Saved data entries
*** Block opens ***

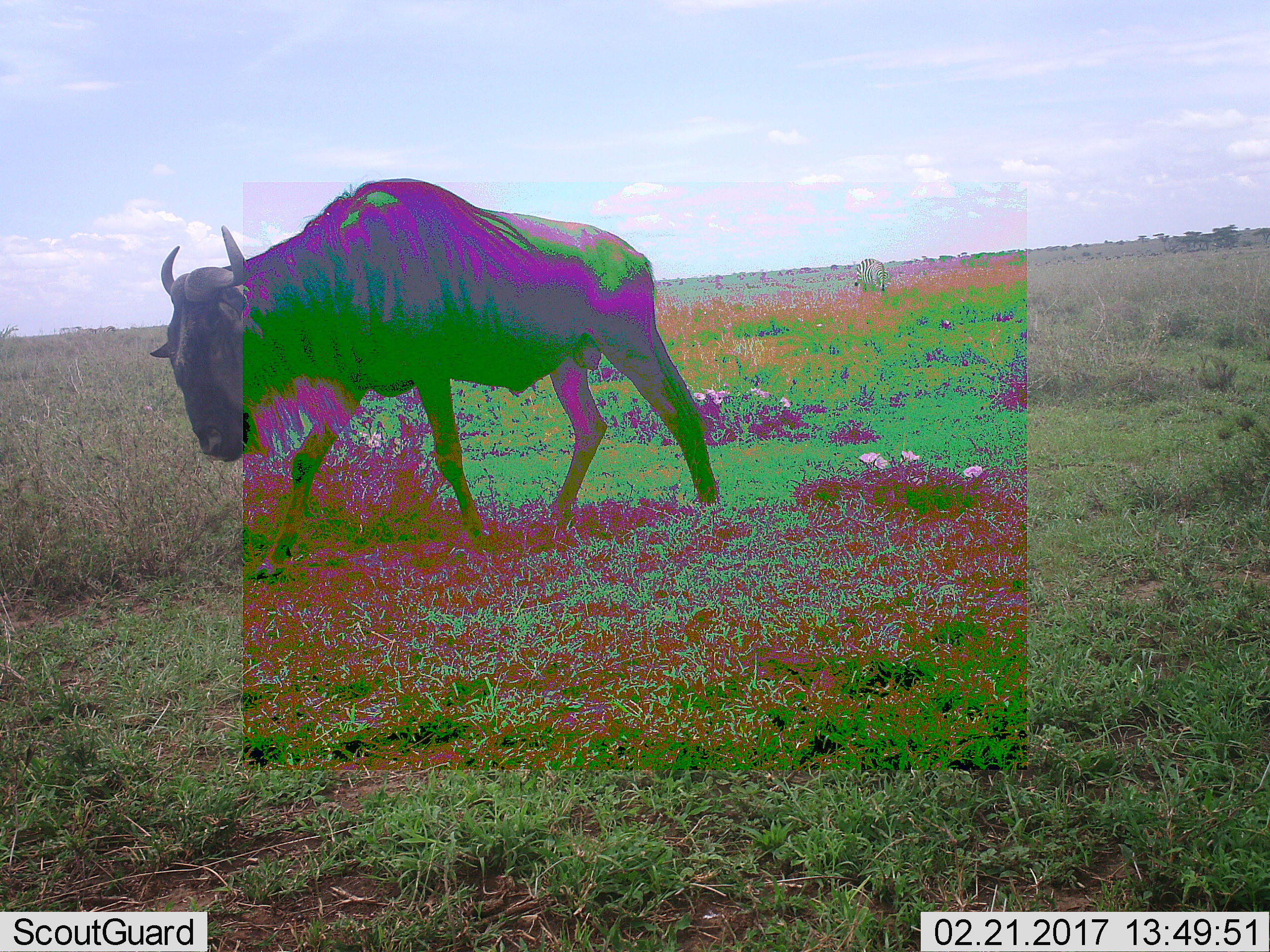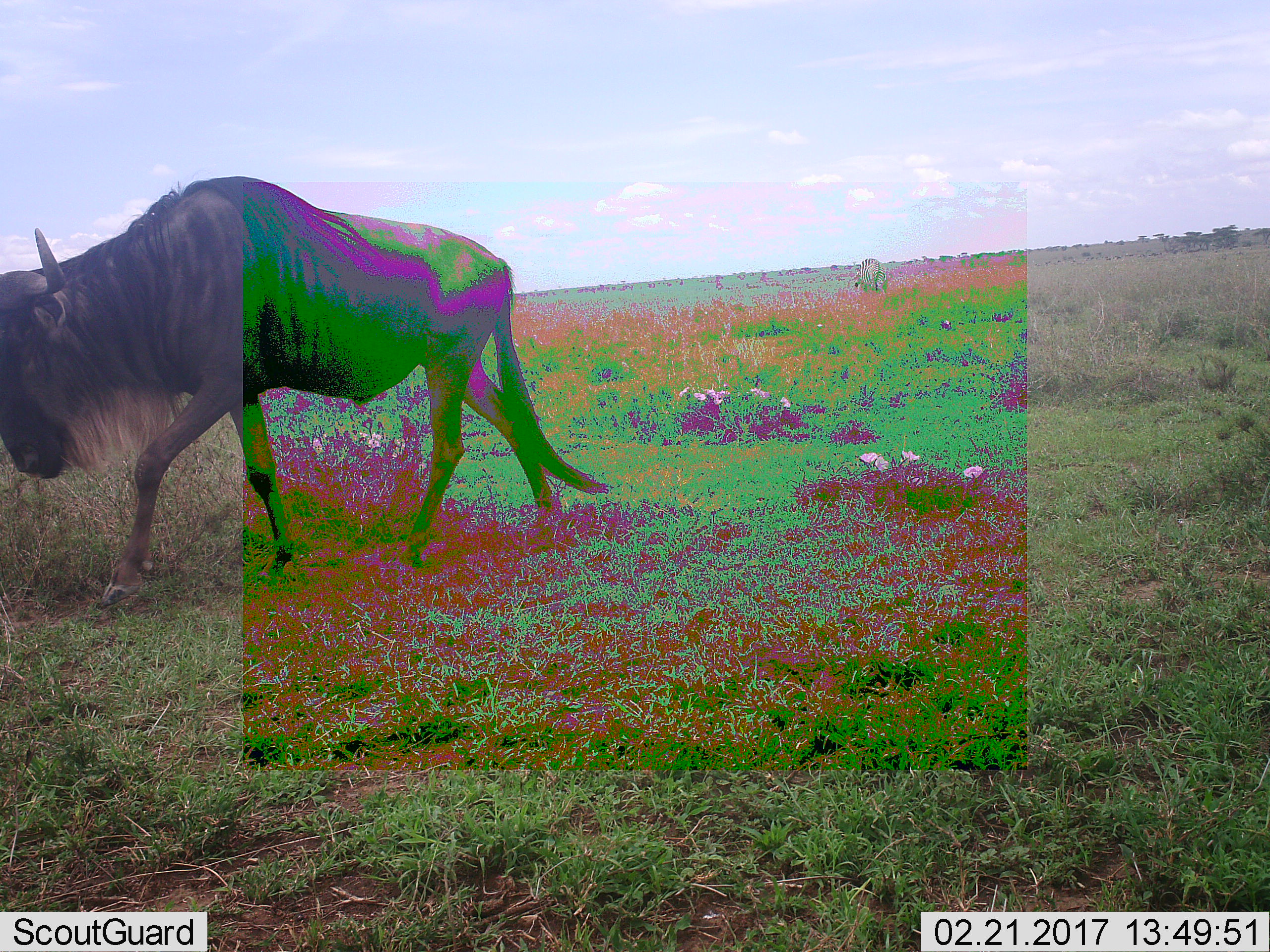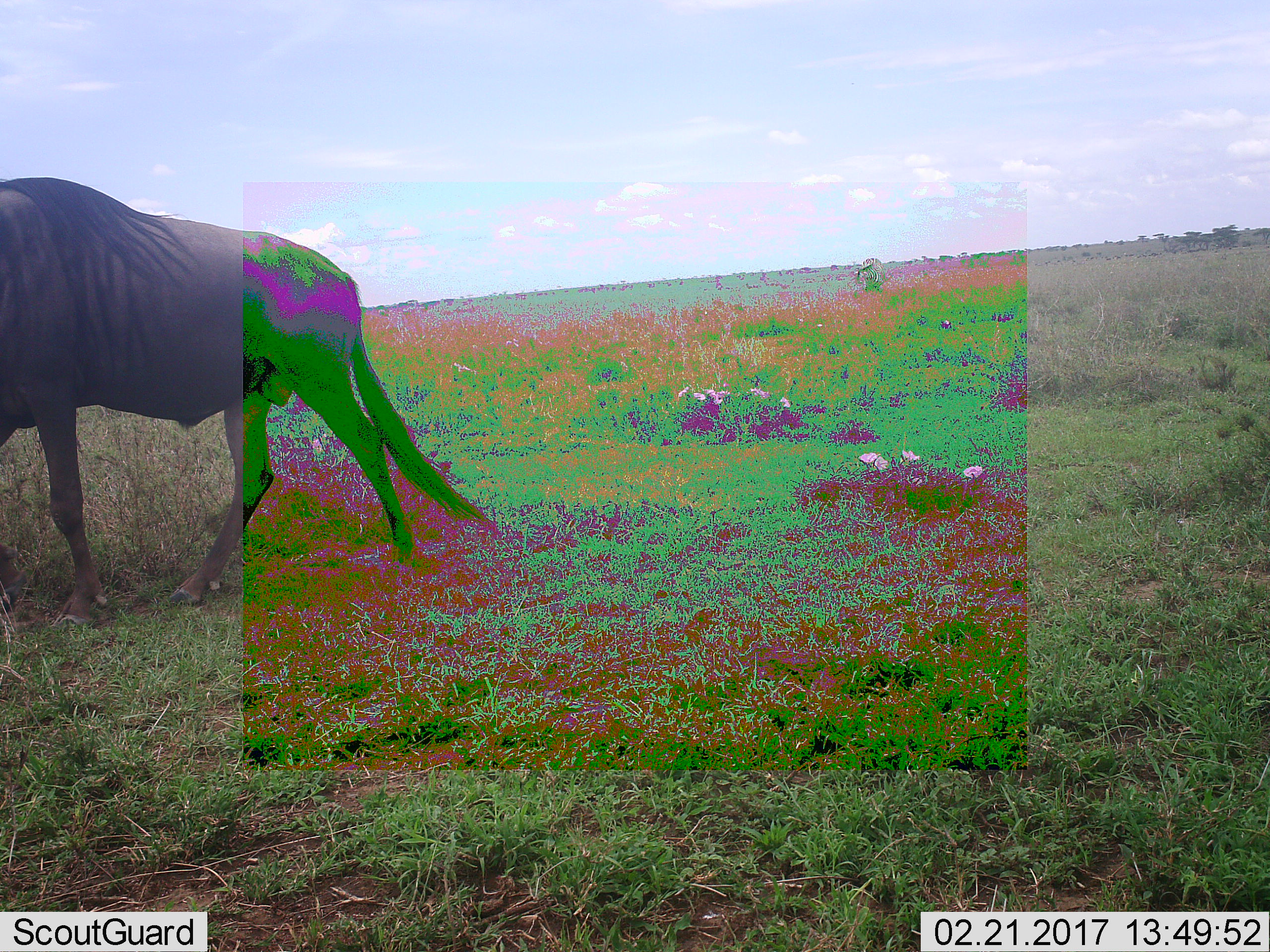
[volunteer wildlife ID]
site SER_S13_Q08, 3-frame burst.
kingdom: Animalia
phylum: Chordata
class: Mammalia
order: Artiodactyla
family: Bovidae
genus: Connochaetes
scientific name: Connochaetes taurinus taurinus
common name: blue wildebeest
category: wildebeestblue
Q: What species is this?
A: Wildebeestblue (blue wildebeest) (Connochaetes taurinus taurinus).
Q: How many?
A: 1.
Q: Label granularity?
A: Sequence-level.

*** Block closes ***

**Instructions for the task**
Give back exactly the lines from the one containing "order: Artiodactyla" through the last line of the records.

**Result for this task**
order: Artiodactyla
family: Bovidae
genus: Connochaetes
scientific name: Connochaetes taurinus taurinus
common name: blue wildebeest
category: wildebeestblue
Q: What species is this?
A: Wildebeestblue (blue wildebeest) (Connochaetes taurinus taurinus).
Q: How many?
A: 1.
Q: Label granularity?
A: Sequence-level.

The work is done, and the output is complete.